When Wickersham’s Conscience was a first-year law student, our Civil Procedure professor took us on a field trip to the Cook County Courthouse.1 Even fifty years later, three parts of that experience are still vivid in WC’s memory.

Picasso Sculpture, Richard J. Daley Courthouse, Chicago, Illinois (scanned from black and white photo). Source – Wickersham’s Conscience

First, we watched as a geezer stuck his head out of the closed courtroom doors and asked the crowd waiting to come in, “Who’s first?”

One person said “Twenty.”

Another said “Thirty.”

The first person said “Forty.”

There was a short silence. The old geezer asked, “Who’s second?”

Someone said, “Twenty.”

You didn’t have to be a sophisticated litigator, or watch the money change hands, to figure out the that courtroom clerk was auctioning the calendar, the order in which cases would be heard. When U.S. Attorney James “Big Jim” Thompson broke up the Daley Machine, it turned out that a third of the auction proceeds went to the judge, a third to the clerk and the rest to the Daley Machine.

Mind you, this was the first thing we watched.

Second, after watching the civil calendar, we were invited back to the chambers of the presiding judge. He was affable, encouraging and morbidly obese. He answered our questions, encouraged us to apply for judicial clerkships on graduation and to study hard. A week later, he had been indicted for soliciting and accepting bribes. Three months later, he plead out to a deal that put him in prison for five years.

Third, we watched two hours of a judge-tried criminal trial, in front of a different judge. At the end of the trial, the judge found the defendant guilty. His attorney stood and asked, “Your Honor, the usual motions, please.”

The judge said, “Granted.”

And the defendant was handcuffed and taken off to jail. The “usual motions,” it turned out, were to be excused from standing near your client and for cash bail to be forfeited to pay the defense attorneys’ fees. Half the cash bail went to the defense attorney; the rest was split between the trial judge and the Daley Machine.

The delegates to the Alaska Constitutional Convention were sharply aware of the real perils of a politicized judicial system. It wasn’t as if Cook County’s corruption was a secret in 1972, or unique in America. Some of the Alaska delegates had lived through the Judge Arthur Noyes scandals in Nome, best described in Rex Beach’s 1906 novel, The Spoilers. They designed a system intended to minimize the risk of political corruption or undue influence of the judiciary.
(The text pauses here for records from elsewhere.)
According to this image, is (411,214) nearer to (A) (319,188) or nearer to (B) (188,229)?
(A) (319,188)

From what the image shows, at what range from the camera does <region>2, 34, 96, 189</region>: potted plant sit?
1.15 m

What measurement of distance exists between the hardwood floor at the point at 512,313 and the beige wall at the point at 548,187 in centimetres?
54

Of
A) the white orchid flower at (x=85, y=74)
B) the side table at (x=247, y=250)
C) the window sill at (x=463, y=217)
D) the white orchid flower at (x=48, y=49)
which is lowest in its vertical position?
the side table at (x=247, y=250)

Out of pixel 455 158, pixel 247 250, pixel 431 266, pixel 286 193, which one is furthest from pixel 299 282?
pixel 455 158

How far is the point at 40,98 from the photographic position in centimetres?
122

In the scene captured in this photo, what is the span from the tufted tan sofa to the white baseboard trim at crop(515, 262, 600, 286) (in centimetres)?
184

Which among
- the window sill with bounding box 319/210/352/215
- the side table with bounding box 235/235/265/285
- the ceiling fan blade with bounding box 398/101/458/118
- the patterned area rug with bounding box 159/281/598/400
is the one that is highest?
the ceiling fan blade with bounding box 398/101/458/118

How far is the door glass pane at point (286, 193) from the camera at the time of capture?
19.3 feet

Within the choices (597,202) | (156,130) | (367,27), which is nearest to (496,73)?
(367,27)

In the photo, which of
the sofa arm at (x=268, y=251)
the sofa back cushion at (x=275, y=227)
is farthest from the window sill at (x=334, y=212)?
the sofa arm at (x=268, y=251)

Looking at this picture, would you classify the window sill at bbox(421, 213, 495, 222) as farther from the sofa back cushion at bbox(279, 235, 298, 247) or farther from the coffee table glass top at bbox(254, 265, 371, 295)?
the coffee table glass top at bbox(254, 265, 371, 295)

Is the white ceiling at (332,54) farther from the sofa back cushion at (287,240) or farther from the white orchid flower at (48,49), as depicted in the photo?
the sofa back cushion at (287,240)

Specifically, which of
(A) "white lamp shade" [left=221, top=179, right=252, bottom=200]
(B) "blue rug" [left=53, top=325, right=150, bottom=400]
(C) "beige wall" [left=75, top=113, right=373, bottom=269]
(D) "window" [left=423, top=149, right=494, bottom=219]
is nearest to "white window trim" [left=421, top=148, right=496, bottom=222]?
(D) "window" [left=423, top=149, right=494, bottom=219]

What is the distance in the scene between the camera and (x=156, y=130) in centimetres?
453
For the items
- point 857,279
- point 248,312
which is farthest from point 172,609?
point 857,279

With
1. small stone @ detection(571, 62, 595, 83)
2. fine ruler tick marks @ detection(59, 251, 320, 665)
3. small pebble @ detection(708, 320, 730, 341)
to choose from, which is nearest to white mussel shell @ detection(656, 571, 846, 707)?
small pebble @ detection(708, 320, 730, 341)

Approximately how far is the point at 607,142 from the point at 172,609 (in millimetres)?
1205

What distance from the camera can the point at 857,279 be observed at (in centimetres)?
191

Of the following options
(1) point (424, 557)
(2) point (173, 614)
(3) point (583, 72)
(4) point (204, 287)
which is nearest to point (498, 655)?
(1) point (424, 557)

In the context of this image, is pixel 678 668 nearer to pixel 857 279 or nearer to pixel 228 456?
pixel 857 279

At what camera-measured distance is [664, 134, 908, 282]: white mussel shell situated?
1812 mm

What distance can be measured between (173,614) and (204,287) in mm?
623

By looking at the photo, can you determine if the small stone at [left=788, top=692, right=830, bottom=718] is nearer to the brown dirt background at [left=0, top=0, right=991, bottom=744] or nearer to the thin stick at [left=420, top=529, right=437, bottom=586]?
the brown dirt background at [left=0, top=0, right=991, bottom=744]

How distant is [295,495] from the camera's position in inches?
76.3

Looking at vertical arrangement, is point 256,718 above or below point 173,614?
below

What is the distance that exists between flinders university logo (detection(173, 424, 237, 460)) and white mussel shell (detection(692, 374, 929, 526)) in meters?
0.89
And it has been highly successful. True, the judges don’t always rule the way the litigants want. More than one judge rejected WC cogent, well-considered, nearly irrefutable arguments and ruled the wrong way. But that’s no reason to throw the system out with changes to the Alaska Constitution.

We don’t need judges who are political appointees. We don’t need an Alaska version of the Daley Machine, or Tammany Hall, or any of the other corrupt judicial systems that have plagued America. Alaska gets good, smart, hardworking and honest judges. There’s nothing about Alaska’s judicial selection process that an honest man our woman would want to change.

WC no longer lives in Alaska, but if you want the advice of someone who lived there 61 years and practiced law in front of Alaska judges for 45 years, you’ll vote against the proposed constitutional convention.

Source: Wickersham’s Conscience


1 Known today, without a trace of irony, as the Richard J. Daley Courthouse. The one with the Picasso sculpture in front. The one that the Blues Brothers drove into near the end of the movie.